Whole Grain or Whole Wheat Foods Benefit Heart Health

Some new research finds that anyone who regularly eats whole grain or whole wheat foods instead of the refined kind puts on less of the type of fat that's tied to a higher risk for heart disease and type 2 diabetes. The fat, known as visceral adipose tissue (VAT), surrounds the intra-abdominal organs and is associated with the onset of high cholesterol, insulin resistance and high blood pressure - a group of risk factors known to medicine as metabolic syndrome.

Metabolic syndrome has become increasingly common in the U.S. and estimates suggest that 50 million (or more) Americans now have it.

This latest research into whole grains and heart health comes from an analysis of dietary surveys and body-fat scans conducted on over 2,800 adult subjects between the ages of 32 and 83 years old. The participants underwent multidetector-computed tomography (MDCT) scans to see how much VAT and subcutaneous adipose tissue (SAT) they had.

The researchers compared the types of fat tissue (both VAT and SAT) to the intake of whole and refined grains, and saw the most striking relationship between intake of whole grains and visceral fat.

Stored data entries

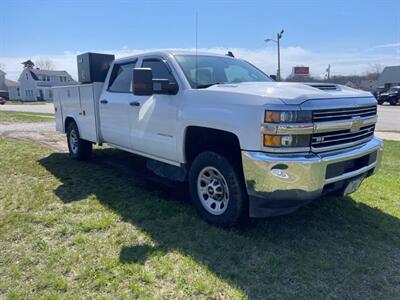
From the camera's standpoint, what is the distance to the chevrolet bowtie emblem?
3.48m

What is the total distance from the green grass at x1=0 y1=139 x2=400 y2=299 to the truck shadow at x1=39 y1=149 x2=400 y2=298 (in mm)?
10

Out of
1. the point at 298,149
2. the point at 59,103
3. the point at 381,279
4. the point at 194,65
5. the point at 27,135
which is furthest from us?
the point at 27,135

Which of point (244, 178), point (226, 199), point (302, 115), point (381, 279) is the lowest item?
A: point (381, 279)

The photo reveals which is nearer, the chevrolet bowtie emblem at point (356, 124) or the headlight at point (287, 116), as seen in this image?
the headlight at point (287, 116)

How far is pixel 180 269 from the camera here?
9.96 feet

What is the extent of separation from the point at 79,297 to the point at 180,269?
858 mm

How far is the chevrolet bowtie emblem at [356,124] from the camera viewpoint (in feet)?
11.4

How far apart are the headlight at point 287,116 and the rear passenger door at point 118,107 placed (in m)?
2.46

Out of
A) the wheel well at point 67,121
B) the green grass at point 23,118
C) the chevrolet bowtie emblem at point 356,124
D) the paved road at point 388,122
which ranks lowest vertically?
the paved road at point 388,122

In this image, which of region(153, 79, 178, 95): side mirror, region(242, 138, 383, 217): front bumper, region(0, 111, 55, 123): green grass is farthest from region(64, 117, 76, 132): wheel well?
region(0, 111, 55, 123): green grass

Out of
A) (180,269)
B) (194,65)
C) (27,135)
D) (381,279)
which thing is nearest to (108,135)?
(194,65)

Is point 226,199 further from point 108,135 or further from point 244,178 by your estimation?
point 108,135

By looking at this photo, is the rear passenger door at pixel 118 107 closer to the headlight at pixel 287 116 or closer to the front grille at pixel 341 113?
the headlight at pixel 287 116

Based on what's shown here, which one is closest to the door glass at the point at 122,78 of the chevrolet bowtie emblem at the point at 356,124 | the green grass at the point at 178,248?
the green grass at the point at 178,248
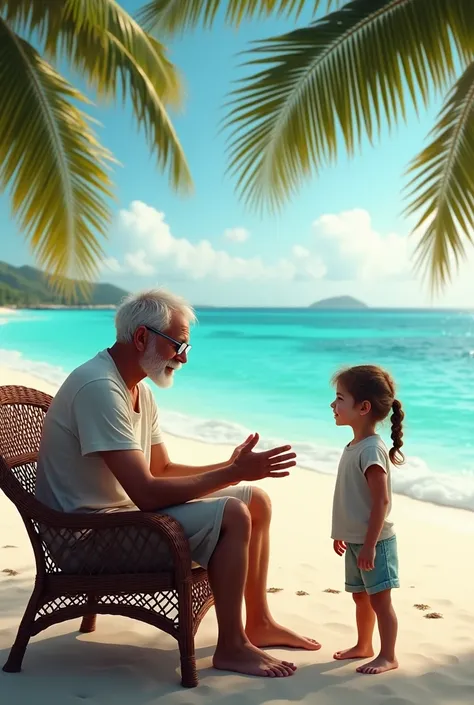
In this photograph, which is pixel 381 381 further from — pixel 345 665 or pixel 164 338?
pixel 345 665

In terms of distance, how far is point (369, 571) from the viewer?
2.92m

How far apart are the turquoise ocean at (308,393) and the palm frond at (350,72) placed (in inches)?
161

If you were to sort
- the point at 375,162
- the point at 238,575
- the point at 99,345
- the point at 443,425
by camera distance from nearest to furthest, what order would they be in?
1. the point at 238,575
2. the point at 443,425
3. the point at 99,345
4. the point at 375,162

(What needs to be done): Write the next part of the text on whole grains and heart health, beginning right after its final sentence.

(Written reply):
Even after they accounted for other lifestyle factors like smoking history, alcohol intake, fruit and veggie intake, percent of daily calories from fat and physical activity, the team found that eating a few servings of whole grains a day was associated with smaller amounts of troublesome VAT.

It seems that the volume of VAT was almost 10% lower in adults who ate three or more servings of whole grains a day and also limited their intake of refined grains to under one serving each day.

In case you're wondering, a serving of whole grains could be a slice of 100% whole wheat bread or a half-cup of oatmeal. A serving of refined grains was considered a slice of white bread or a half-cup of white rice.

Interesting that those subjects who ate three servings of whole grains and several servings of refined grains a day didn't benefit from the whole grain-VAT connection. If the refined grain intake was over four servings a day, whole grains didn't help the volume of fat.

Substituting whole grains for those refined ones seems to be the key.

Beyond possible protection against accumulating a troublesome type of fat, whole grains have vitamins, minerals and high amounts of antioxidants (in amounts near, or over, fruits and veggies) and other natural plant-based substances your body needs. They're a natural source of fiber and are low in fat, and are available in a choice of whole grain breads, varieties of rice, cereal, flour and pasta.

This study builds on earlier research that has linked a higher whole grain intake with a lower risk of metabolic syndrome and insulin resistance. Future work needs to look at whole grain intake and body fat distribution in a larger, far more diverse population. This may help experts find the mechanism that seems to be behind this relationship.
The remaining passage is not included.